+++ Selected text +++
The breadth of cuboidal vessel = 8 m

The volume of cuboidal vessel = 380 cubic meters

Volume of Cuboid = length × breadth × height

380 = 10 × 8 × height

So, height is 4.75 m

Hence, the vessel should be 4.75 m high in order to hold 380 cubic meters of a liquid

Question 3. Find the cost of digging a cuboidal pit 8 m long, 6 m broad, and 3 m deep at the rate of Rs 30 per m³.

Solution:

Given, the length of the cuboidal pit = 8 m

The breadth of cuboidal pit = 6 m

The height of cuboidal pit = 3 m

We know Volume of Cuboid = length × breadth × height

= 8 × 6 × 3 = 144 m³

Also, the cost of digging 1 m³ = Rs 30

So, cost of digging 144 m³ = Rs 30 × 144

= Rs 4320

Hence, the cost of digging the cuboidal pit is Rs 4320

Question 4. If V is the volume of a cuboid of dimensions a, b, c and S is its surface area, then prove that 1/V = 2/S(1/a + 1/b + 1/c)
+++ Dataset records +++
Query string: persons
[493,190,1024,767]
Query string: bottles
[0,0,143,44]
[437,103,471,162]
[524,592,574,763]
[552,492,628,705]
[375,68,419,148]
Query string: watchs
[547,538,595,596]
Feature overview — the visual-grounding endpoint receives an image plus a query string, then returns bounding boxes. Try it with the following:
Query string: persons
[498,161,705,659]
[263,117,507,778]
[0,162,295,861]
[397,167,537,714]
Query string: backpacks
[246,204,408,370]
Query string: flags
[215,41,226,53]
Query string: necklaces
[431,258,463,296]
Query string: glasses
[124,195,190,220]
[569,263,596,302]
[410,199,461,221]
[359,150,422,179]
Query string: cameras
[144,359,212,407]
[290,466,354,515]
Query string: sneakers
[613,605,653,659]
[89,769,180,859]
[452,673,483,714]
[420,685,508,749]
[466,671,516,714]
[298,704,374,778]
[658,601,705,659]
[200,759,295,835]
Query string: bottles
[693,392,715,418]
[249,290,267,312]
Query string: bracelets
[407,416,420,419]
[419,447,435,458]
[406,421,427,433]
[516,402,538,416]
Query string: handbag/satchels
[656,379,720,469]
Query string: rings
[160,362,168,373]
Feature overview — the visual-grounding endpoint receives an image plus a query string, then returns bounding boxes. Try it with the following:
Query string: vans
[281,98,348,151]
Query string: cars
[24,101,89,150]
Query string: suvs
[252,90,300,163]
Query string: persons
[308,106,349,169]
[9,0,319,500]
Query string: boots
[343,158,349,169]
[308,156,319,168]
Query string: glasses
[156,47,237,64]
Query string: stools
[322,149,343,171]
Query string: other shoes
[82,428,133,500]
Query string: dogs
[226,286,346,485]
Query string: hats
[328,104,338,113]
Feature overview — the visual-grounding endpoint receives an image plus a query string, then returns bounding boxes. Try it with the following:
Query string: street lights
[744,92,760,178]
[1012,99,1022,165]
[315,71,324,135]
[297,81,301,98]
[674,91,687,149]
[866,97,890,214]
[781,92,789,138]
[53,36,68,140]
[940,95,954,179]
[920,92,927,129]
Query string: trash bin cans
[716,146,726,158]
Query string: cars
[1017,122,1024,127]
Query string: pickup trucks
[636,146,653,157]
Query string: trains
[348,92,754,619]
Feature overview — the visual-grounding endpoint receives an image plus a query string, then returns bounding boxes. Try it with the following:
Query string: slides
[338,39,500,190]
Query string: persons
+++
▶ _Problems_
(1) Based on the cuboid solutions text, decide whether each statement is correct. Answer yes or no for each, and quote the words from the text that decide it.
(a) The pit in Question 3 is 6 m broad.
(b) Digging costs Rs 40 per cubic meter.
(c) The vessel must be 4.75 m high to hold 380 cubic meters of liquid.
(2) Pick up the cuboid solutions text after its last line and write the next part in the same step-by-step style.

▶ _Answers below_
(1)
(a) Yes: "The breadth of cuboidal pit = 6 m"
(b) No: "the cost of digging 1 m³ = Rs 30"
(c) Yes: "Hence, the vessel should be 4.75 m high in order to hold 380 cubic meters of a liquid"

(2)
Solution:

Let a be the length of cuboid, b be the breadth of cuboid and c be the height

Surface area of cuboid = 2(a × b + b × c + c × a)

S = 2(a × b + b × c + c × a)

Volume of cuboid = a × b × c

V = a × b × c

We need to prove 1/V = 2/S(1/a + 1/b + 1/c)

Taking L.H.S, 2/S(1/a + 1/b + 1/c)

= 2/aS + 2/bS + 2/aS = 2(bc+ca+ab)/S × abc

= 2(bc+ca+ab)/(ab + bc + ac) × abc

= 2/abc = 2/V

So, L.H.S = R.H.S

Hence proved

Question 5. The areas of three adjacent faces of a cuboid are x, y and z. If the volume is V, Prove that V² = xyz.

Solution:

Let a be the length of cuboid, b be the breadth of cuboid and c be the height

Given, the areas of three adjacent faces of a cuboid are x, y and z

So, x = ab

y = bc

z = ac

We know, Volume of cuboid = a × b × c

Multiplying x, y and z we get,

xyz = ab X bc X ac

xyz = (abc)²

So, xyz = (V)²

Hence, proved

Question 6. If the areas of three adjacent faces of a cuboid are 8 cm², 18 cm² and 25 cm². Find the volume of the cuboid.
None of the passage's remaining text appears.